L’Iran est-il devenu un narco-État terroriste? C’est en tout cas ce qui semble manifestement ressortir du travail de Razavi, qui en pointant du doigt les liens de proximité entre réseaux criminels et gouvernement iranien, nous immerge dans les réalités que les régimes occidentaux ont préféré nier durant des décennies. Terrorisme, prostitution, crime organisé, contrebande d’armes, création des filiales terroristes au Liban et en Palestine avec le Hezbollah et le Hamas. La liste est encore longue, et pourtant pas inconnue de nos chefs d’État, qui demeurent dans un attentisme troublant. Depuis la captation du pouvoir par l’Ayatollah Khomeini, le pouvoir iranien a toujours chercher à écraser les ennemis du Califat « par tous les moyens », y compris la violence la plus débridée. C’est cet agenda politico-religieux présent depuis les premières poussées révolutionnaires de 1963 dans les campagnes iraniennes qui anime l’état d’esprit des gardiens de la révolution, les Pasdarans.

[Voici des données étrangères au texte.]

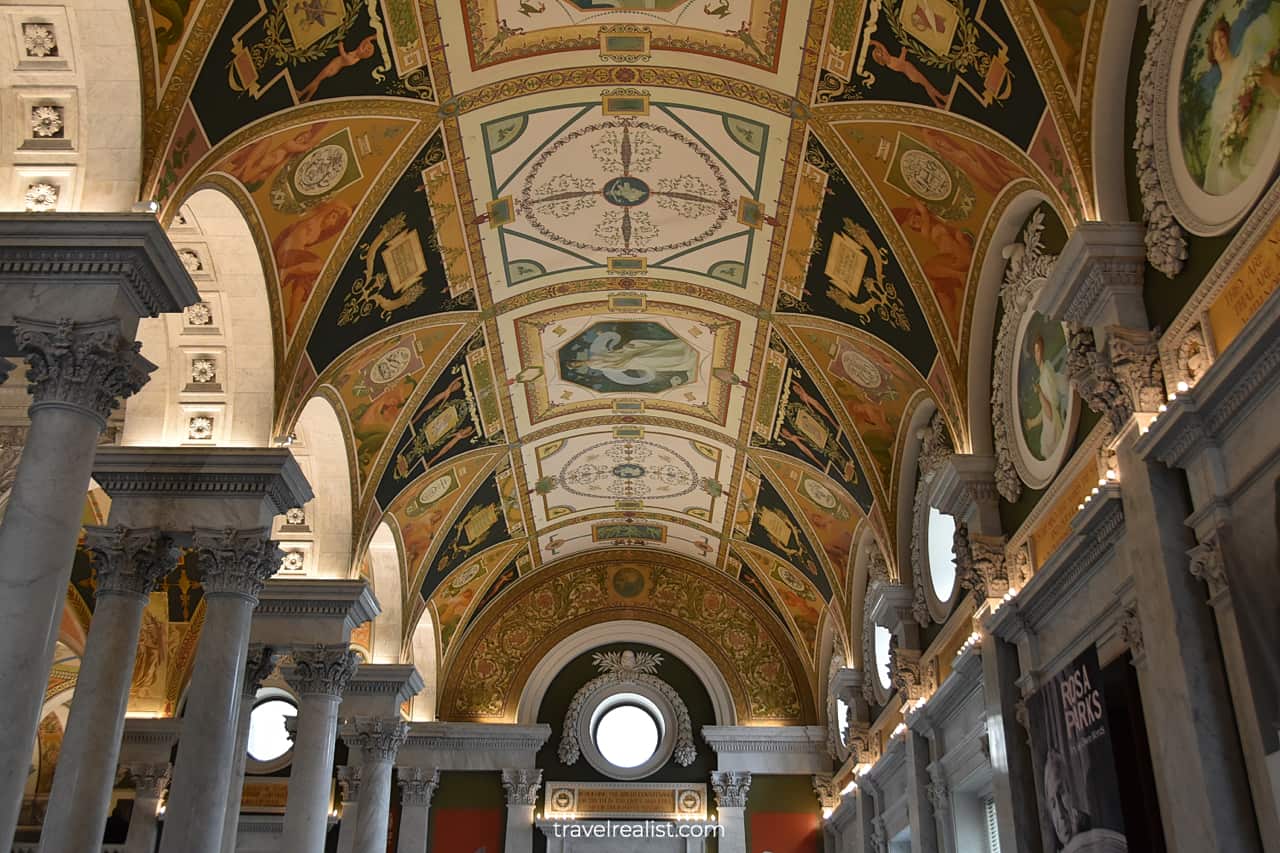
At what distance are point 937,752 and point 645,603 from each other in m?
11.6

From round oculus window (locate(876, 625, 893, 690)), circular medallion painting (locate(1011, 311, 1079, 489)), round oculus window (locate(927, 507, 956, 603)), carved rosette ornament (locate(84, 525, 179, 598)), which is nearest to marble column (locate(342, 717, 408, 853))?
round oculus window (locate(876, 625, 893, 690))

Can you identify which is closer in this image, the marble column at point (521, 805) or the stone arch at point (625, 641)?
the marble column at point (521, 805)

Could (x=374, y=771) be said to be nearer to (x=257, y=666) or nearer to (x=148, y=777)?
(x=148, y=777)

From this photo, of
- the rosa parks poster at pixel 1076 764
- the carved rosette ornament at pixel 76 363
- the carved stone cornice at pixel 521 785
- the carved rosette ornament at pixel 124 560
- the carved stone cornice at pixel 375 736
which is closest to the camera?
the carved rosette ornament at pixel 76 363

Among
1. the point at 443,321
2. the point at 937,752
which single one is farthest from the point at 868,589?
the point at 443,321

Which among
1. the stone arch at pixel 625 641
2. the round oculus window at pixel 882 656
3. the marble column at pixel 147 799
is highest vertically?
the stone arch at pixel 625 641

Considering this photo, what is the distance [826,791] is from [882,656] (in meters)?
5.45

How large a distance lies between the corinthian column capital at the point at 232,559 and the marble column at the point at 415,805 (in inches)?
488

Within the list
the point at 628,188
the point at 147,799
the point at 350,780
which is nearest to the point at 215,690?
the point at 628,188

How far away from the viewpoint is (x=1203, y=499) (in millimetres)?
7688

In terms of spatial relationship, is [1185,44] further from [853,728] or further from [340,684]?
[853,728]

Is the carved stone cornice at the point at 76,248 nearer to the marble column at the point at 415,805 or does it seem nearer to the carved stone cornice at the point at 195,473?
the carved stone cornice at the point at 195,473

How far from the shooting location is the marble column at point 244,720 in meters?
13.1

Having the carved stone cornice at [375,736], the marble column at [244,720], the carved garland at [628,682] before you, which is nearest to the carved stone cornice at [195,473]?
the marble column at [244,720]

L’ouvrage fait donc prendre conscience des sévices du régime iranien et des erreurs patentes des gouvernements occidentaux à la fin du XXe siècle dans leur soutien mal avisé à un régime qui fait de la peur et du terrorisme ses armes et ses marques de puissance. Ce qui dans les années 1970 était motivé par le crédo « Islamisme contre communisme », révèle aujourd’hui ses fruits avariés, voire empoisonnés pour les conséquences géopolitiques qu’on peut présager.